Representing an administration that has worked relentlessly to dismantle civil rights protections, Ivanka Trump is not in a position to take the moral high ground on race relations. As curfews rolled across a nation embroiled in protests after George Floyd, a black man, died under the knee of a Minneapolis police officer, her father has been throwing tantrums on Twitter, lashing out against the "Lamestream Media" and trying to pin the blame for the unrest on "antifa" and the "radical left."
Ivanka's invocation of 2 Kings 20:5 -- "This is what the Lord said: I have heard your prayer and seen your tears. I will heal you" -- may have been heartfelt. But unsupported by compassionate policy, the sentiment rings hollow.
Quoting from the Bible doesn't clean one's slate. The Bible, like any great work of literature, sacred or secular, is a source of moral instruction, but only when its study is accompanied by an honest accounting of one's soul. As even Claudius, the villainous usurper in "Hamlet," comes to realize after an anxious moment of prayerful contrition, "Words without thoughts never to heaven go."
In retrospect, I wish I had replied to Ms. Trump's tweet with different lines from "The Merchant of Venice."

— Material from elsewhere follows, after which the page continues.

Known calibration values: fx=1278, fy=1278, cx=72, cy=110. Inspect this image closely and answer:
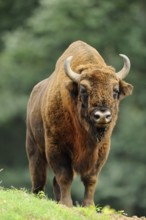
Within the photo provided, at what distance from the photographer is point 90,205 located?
51.3ft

The spiritual eloquence of Portia's indelible "the quality of mercy" speech might have tempted the first daughter and senior advisor to the president to retweet an excerpt to her 8.8 million followers. This would have done some civic good as Shakespeare's meditation on the word "mercy" illuminates what has been missing in the Trump administration's conception of justice.
It's easy to imagine Ivanka Trump identifying with Portia -- a wealthy heiress with style and wit who is one of Shakespeare's most beloved female characters. Intelligence and generosity set this romantic heroine apart, but so too does self-awareness, even when she falls short of her own high ethical standards.
In disguise as a young male lawyer, Portia enters the courtroom in which Shylock, a Jewish moneylender, is insisting that the authorities honor the terms of his loan to Antonio -- the merchant of the play's title and the best friend of Portia's new husband, Bassanio. The contract stipulates that failure to repay on time will entitle the lender to a pound of Antonio's flesh. The law is on the side of Shylock, who bears a grudge for the way he has been spat upon by bigoted Christians. The stakes are high not only for Antonio: Venice's standing as a world capital of trade depends on this enforcement of contractual obligations.
But Portia reminds the court of an order of justice that supersedes the written code. "The quality of mercy is not strained," she stirringly begins. Her point is that mercy cannot be compelled. It exists on a higher plane, being "an attribute of God himself." Only "when mercy seasons justice," she contends, does "earthly power" resemble the Almighty's.
Therefore, she appeals to Shylock, "Though justice be thy plea, consider this/That in the course of justice, none of us/Should see salvation. We do pray for mercy,/ And that same prayer doth teach us all to render/The deeds of mercy."